Testimony of U.S. Education Secretary Arne Duncan: The U.S. Department of Education Fiscal Year 2015 Budget Request, House Appropriations Committee

Archived Information

Testimony of U.S. Education Secretary Arne Duncan: The U.S. Department of Education Fiscal Year 2015 Budget Request, House Appropriations Committee

as prepared for delivery

April 8, 2014

Chairman Rogers, Ranking Member Lowey, Chairman Kingston, Ranking Member DeLauro, and Members of the Subcommittee:

Let me begin by thanking you for your work on the 2014 appropriation, which increased our investment in education over the previous year.

However, discretionary funding for education, excluding Pell Grants, remains below its 2010 level. Here is why I am so concerned about that.

The fact is that we are falling further behind our international competitors educationally. We should recognize that as an urgent wake-up call. But we are sleeping through the alarm.

In the U.S., we are still just talking about the steps many leading countries are actually taking to prepare their students for a competitive global economy. Falling behind educationally now will hurt our country economically for generations.

It's not that America isn't making progress.

I'm thrilled that a few months ago, we announced the highest high school graduation rate in our nation's history. That is a huge tribute to the hard work of teachers, students and families. Dropout rates are down, and college-going is way up, with African-American and Latino students leading the improvements.

But despite the gains we've made as a country, too many students are not receiving the education they deserve, and it is our collective duty to change that.

New civil rights data show that the educational experience for far too many students of color, students with disabilities, and English learners falls short of meeting the American promise that if you work hard and study hard, you will have a fair shot to succeed. We need the courage and the will to change the opportunity structure for these kids, for the good of our country. If we don't increase investment in education, let's be clear about exactly who we are leaving out of the American dream.

While we know we have much more work to do, many states are bringing forward innovative ideas to improve education.

For example: The Ohio Appalachian Collaborative, under plans developed under Race to the Top and the Teacher Incentive Fund, set out to redesign education in rural communities and strengthen community partnerships. The Collaborative now involves 26 rural districts.

Three years in, graduation rates for economically disadvantaged students in the original partner districts significantly exceed Ohio's statewide average, and the number of high school students dual-enrolled in courses providing college credit has increased 186 percent.

Ideas and innovations like those are so important. But as a country, we aren't improving fast enough.

In math, we've fallen behind countries such as Ireland, Poland, and Latvia. A few years ago, we were 24th in the world; now we're 29th. In reading, we fell from 10th to 20th.

Take a look at the chart in front of you to see how we stack up in early learning. In New Zealand—where I just visited—95 percent of 4-year-olds are in preschool. In the United States, according to our new civil rights data, 4 in 10 public school systems don't even offer preschool.

This is a global race, and America's kids are behind at the starting line.
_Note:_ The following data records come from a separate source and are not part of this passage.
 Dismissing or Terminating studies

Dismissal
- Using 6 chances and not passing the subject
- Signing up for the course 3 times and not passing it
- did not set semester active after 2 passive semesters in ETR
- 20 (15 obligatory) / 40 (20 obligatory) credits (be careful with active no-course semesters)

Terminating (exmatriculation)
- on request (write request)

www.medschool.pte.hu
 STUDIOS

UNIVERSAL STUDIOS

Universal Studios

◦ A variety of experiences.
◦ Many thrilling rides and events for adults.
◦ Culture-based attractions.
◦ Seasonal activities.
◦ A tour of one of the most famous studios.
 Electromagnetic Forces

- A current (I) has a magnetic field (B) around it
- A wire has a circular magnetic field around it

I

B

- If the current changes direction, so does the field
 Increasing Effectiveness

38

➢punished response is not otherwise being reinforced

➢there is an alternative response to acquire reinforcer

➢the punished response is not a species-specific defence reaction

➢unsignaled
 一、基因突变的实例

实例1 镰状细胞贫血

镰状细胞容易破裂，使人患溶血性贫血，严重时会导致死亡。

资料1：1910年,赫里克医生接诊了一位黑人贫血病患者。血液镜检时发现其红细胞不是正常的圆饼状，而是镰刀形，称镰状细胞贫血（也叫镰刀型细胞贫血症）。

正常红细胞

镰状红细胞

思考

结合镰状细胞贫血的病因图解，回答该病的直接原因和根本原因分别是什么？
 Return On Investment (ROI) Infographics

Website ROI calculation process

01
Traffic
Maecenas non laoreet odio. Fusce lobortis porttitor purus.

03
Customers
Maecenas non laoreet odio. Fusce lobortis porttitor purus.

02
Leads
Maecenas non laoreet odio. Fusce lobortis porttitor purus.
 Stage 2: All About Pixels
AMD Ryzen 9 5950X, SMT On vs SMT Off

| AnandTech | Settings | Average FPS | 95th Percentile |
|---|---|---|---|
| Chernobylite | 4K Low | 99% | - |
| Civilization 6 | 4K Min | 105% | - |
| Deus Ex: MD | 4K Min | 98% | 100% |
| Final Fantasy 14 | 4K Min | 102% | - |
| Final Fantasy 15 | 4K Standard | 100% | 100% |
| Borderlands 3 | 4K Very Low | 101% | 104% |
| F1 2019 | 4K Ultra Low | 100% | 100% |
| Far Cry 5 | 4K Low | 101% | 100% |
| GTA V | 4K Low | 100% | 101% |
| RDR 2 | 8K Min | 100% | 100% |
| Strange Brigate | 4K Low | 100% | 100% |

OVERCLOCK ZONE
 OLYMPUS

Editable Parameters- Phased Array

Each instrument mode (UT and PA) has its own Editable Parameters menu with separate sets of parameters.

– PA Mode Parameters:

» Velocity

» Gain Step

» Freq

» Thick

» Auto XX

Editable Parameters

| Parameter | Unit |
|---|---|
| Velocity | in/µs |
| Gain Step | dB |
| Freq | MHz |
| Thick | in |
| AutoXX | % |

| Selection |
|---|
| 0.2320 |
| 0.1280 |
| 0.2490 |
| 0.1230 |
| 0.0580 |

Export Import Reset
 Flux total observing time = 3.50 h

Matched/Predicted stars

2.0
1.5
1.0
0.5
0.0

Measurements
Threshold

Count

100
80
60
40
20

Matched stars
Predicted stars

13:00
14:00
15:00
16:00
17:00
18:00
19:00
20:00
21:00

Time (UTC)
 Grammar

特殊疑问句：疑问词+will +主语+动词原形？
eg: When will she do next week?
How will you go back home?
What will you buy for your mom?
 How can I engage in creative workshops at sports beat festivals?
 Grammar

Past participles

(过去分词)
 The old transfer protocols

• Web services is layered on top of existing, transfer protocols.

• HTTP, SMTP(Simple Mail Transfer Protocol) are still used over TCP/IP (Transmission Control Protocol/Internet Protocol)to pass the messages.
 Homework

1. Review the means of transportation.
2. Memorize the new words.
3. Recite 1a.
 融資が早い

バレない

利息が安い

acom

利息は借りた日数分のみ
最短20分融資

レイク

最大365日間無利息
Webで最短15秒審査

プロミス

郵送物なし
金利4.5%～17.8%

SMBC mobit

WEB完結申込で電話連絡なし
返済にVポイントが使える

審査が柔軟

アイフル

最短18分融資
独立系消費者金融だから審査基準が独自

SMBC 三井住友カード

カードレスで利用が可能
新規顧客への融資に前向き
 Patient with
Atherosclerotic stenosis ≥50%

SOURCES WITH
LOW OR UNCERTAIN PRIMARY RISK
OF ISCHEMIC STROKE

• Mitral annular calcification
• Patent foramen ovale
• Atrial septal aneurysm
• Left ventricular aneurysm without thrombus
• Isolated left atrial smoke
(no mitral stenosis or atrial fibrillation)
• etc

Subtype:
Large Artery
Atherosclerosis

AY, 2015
In America, civil rights data show that our neediest students get our least experienced teachers. And the fewer minority students you teach, the more you get paid. That's not a winning strategy for helping all our kids succeed.

In this country, only about 20 percent of students have access to high-speed Internet in school—a basic learning tool today.

And in college completion, the U.S. has fallen behind as our cost of college has increased. We used to be number one in college attainment of young adults—now we rank 12th.

We need to get serious about providing real opportunities to all our children, cradle to career—by making preschool available, by providing good technology tools and support to teachers, and by making college affordable.

We need to get in the game, and right now, we're on the sidelines, talking. Let's stop talking and get down to work, so no matter where in America children grow up—whether it's Connecticut or Georgia or Ohio—they will have the educational opportunities to fulfill their greatest potential.

This budget invests in preschool, working with states to make quality pre-K a reality for all 4-year-olds.

It invests in equity of opportunity—through a 76 percent increase in Promise Neighborhoods, and through a Race to the Top-Opportunity fund that would focus resources on communities with opportunity and achievement gaps.

This budget invests in our nation's teachers and school leaders, including $200 million to connect educators and help them build their skills with new technologies.

And it invests in efforts that will keep college costs in reach for the middle class.

What this budget doesn't do is what the new House Republican budget proposal does—namely, to slash opportunity instead of growing it. That budget would curtail innovation, hurt schools, and diminish opportunity for children.

That's absolutely the wrong direction for our children and our nation's future.

Our military has always been our strongest defense. America's education system must be our strongest offense.

This budget responsibly increases opportunity for all of America's students and gives them a better chance to succeed in a global economy.

I ask your support for it, and I look forward to your questions.